Dallo scrivere le norme all’applicarle
Paolo Barbato: Lei ha scritto norme nazionali sui trasporti e oggi le applica da dirigente comunale. Dov’è lo scarto più grande tra ciò che la regolazione prevede e ciò che un Comune riesce davvero a mettere a terra?
Paolo Gandolfi: Ci sono tre gap significativi tra l’approccio legislativo e la messa in pratica di azioni di mobilità. Il primo gap è di competenza. La mobilità delle città è un tema complesso e molto specifico, che non trova nello stato una struttura tecnica pienamente competente, né nei ministeri, né in Parlamento, né in strutture di supporto. Le materie dei “trasporti” e delle “infrastrutture” di cui storicamente si occupa il ministero sono molto distanti e diverse dalla mobilità urbana. Questo genera l’arretratezza delle norme nazionali rispetto al livello di esperienza e competenza delle città.
Il secondo gap riguarda l’esperienza.
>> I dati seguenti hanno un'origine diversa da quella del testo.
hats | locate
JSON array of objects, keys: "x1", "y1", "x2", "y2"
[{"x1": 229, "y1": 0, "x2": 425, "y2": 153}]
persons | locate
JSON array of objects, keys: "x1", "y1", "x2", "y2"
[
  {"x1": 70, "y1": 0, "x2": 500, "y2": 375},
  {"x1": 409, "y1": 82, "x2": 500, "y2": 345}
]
Come nel caso precedente l’assenza di esperienza tecnica nei comuni mantiene la normativa nazionale sempre in un limbo di astrazione che la rende inefficace nella gestione delle città e lo stesso si può dire dell’assenza di esperienza amministrativa di chi arriva in Parlamento e non comprende le vere domande che derivano dall’esperienza quotidiana dei cittadini.
Infine il terzo gap è il consenso, quando scrivi una norma immagini un meccanismo che debba funzionare in modo ordinato e replicabile, ma quando poi la applichi dentro un Comune scopri le infinite insidie del consenso che si esprime ogni giorno su ogni singolo atto e non con i sondaggi, bensì con un rapporto diretto. Questo a volte inficia la capacità dell’amministrazione di trasformare l’obbligo in una scelta concreta.
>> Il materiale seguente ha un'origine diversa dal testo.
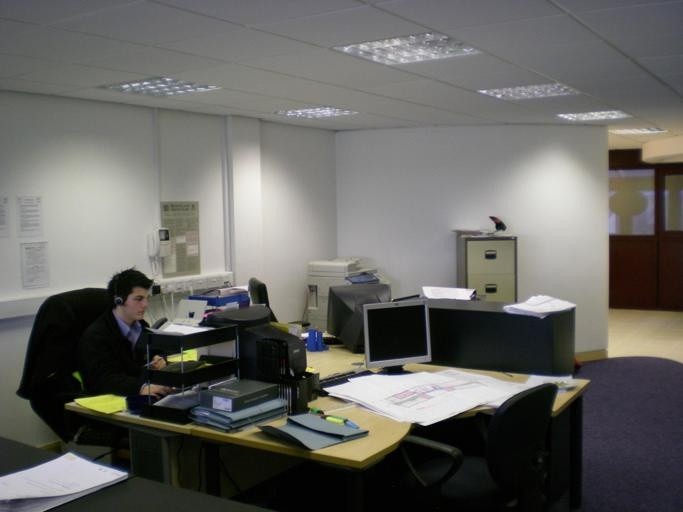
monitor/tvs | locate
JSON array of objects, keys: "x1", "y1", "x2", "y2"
[
  {"x1": 206, "y1": 305, "x2": 307, "y2": 386},
  {"x1": 363, "y1": 299, "x2": 432, "y2": 375}
]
Il piano come fabbrica del dato
Paolo Barbato: Ha descritto il piano come la fabbrica del dato. Cosa intende, e perché questa lettura cambia il ruolo del Mobility Manager?
Paolo Gandolfi: Spesso i cittadini e a volte anche gli amministratori, fraintendono il termine “mobility manager” come una figura onnipotente nel campo della mobilità, capace di affrontare i grandi problemi di mobilità delle città. In realtà sappiamo che quello del Mobility Manager è un ruolo più limitato, ma che può essere più o meno efficace a seconda del fatto che sia svolto o meno dentro la cornice di un piano della mobilità. Senza un Piano Urbano della Mobilità Sostenibile alle spalle l’azione del MM e anche il Piano degli spostamenti casa lavoro possono risultare vani o inefficaci. Il piano è il luogo in cui si produce la materia prima del mobility management, su cui inserire le esigenze reali di spostamento delle persone.
Quel dato è molto più utile degli aggregati generici, perché consente di entrare nelle eccezioni, nei casi specifici e nelle aree dove un intervento può funzionare davvero. Se il Mobility Manager vive i piani come una scartoffia, perde la parte più preziosa del lavoro. Se li considera una fabbrica del dato, ha in mano lo strumento per formulare proposte verificabili, non solo intenzioni.
Cosa rende una pista ciclabile davvero usata
Paolo Barbato: Reggio Emilia ha investito sulla ciclabilità per anni, fin da quando lei era assessore. Guardando i dati di spostamento sistematico, cosa ha fatto la differenza tra una pista usata e una sottoutilizzata?
Paolo Gandolfi: Le infrastrutture servono, ma da sole non bastano. Il fatto che una pista ciclabile esista non significa automaticamente che venga usata. La differenza la fanno la rete, la continuità dei percorsi e la possibilità di usare la bicicletta per spostamenti ordinari, sapere dove lasciarla durante il lavoro, essere sicuro nel traffico e altri aspetti. Inoltre muoversi in bicicletta non è un’attività da fare in certi luoghi, deve invece diventare possibile e sicuro su tutta la rete stradale cittadina. Tutte le strade devono essere ciclabili ed è in quelle più trafficate che le bici devono spostarsi su una propria rete separata.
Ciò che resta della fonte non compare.